Я догадался, какой груз давит ему на плечи, когда стал рассказывать ему, как вся пресса и даже обычные люди на улицах восхищались действиями израильской армии в ходе Шестидневной войны. Эта победа поразила воображение американцев, которые сразу вспомнили Давида и Голиафа.
На это он заметил, что журналисты, должно быть, переусердствовали, прославляя войну. Ведь, даже если ты знаешь, за что сражаешься, отнимать чью-то жизнь — это страшно. До сих пор ему не избавиться от мысли, что где-то на свете есть дети, которых лично он сделал сиротами.
Я сказал, что трудно, наверное, быть военным, если у тебя такие мысли.
Он взглянул скорбным взглядом — меня аж пробрало до самых пят — и тихо произнес: «Быть военным и оставаться человеком — невозможно».
До сих пор я, как и другие наши сокурсники, был убежден, будто я в полной мере ощущаю весь тот груз, который давит на нас всех: заглохшие карьеры, все эти закладные, разводы, тяжбы за право опекунства, непослушание детей и прочая ерунда.
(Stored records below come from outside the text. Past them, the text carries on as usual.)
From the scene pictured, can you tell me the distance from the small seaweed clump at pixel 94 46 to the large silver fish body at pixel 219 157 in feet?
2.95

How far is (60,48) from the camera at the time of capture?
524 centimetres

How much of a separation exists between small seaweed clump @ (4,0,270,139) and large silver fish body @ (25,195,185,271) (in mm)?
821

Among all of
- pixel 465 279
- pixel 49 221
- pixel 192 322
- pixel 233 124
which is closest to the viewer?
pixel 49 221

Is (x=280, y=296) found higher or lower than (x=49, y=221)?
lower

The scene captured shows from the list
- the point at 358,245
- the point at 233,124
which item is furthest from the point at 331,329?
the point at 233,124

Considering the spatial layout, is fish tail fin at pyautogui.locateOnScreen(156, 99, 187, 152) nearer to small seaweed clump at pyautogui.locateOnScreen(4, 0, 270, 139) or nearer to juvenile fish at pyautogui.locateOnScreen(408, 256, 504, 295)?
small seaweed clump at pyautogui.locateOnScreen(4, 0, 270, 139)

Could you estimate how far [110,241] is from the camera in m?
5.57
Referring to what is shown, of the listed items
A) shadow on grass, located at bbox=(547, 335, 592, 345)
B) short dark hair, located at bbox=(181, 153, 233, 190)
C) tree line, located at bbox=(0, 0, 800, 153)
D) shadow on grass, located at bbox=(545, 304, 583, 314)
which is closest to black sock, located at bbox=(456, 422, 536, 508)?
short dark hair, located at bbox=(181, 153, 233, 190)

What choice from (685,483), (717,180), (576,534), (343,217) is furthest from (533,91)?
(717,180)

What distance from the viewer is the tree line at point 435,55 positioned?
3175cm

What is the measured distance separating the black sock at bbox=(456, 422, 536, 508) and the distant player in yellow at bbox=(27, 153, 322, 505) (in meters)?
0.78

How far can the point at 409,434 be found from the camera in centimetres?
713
Я считал, будто именно это способствует возникновению кризиса среднего возраста.
Но в отличие от нас, тех, кто еще гоняется за славой и удачей, Джейсон хочет от жизни только одного — остаться человеком.
И он отнюдь не уверен, что это у него получится.
За первую неделю своего пребывания в Нью-Йорке Джейсону пришлось не менее двенадцати раз выступить перед совершенно разными аудиториями. Число его слушателей варьировалось от нескольких политиков до примерно тысячи членов общественной организации «Друзья Израиля», собравшихся на официальный завтрак в отеле «Билтмор».
Однако сюда пришли не только «друзья». Когда Джейсон отвечал на вопросы из зала, несколько сторонников «новых левых» обрушились на него с ярой критикой, обвиняя в том, что он является представителем «империалистической страны». Он спокойно ответил им, что Израиль и не помышляет об империи, он всего лишь хочет быть демократическим, как и остальные страны. И по его личному мнению, Израиль обязан будет уступить занятые территории — в обмен на признание арабами его права на существование.
Еще долго после его выступления люди не расходились, обступив трибуну со всех сторон. Они беседовали с ним. Пожимали ему руку. Желали всего самого хорошего. Наконец остались только двое — это была супружеская пара.
Он оказался лицом к лицу перед своими отцом и матерью.
Никто из них не решался заговорить первым. Но взгляды, какими они смотрели друг на друга, были красноречивей слов. В родительских глазах можно было прочесть любовь и восхищение. Его глаза светились нежностью и радостью. И всех объединяло страстное желание помириться.
— Привет, мам, пап. Я так… рад вас видеть.
— Ты чудесно выглядишь, Джейсон, — мягко произнесла мать.
— Да, наверное, опасности мне на пользу, — ответил он. — А вы, ребята, и сами неплохо выглядите. Как Джули?
— Хорошо, — сказал отец. — Она в Калифорнии. Замужем за одним адвокатом из Санта- Барбары.
— Счастлива?
— Вообще-то они с Самантой собираются переезжать этим летом. После бракоразводного процесса.
— Опять?
Отец кивнул.
— Джулия не изменилась. — И добавил осипшим голосом: — Мы… очень скучали по тебе, сынок.
Джейсон спрыгнул со сцены и обнял родителей. Долго они стояли так, прижавшись друг к другу.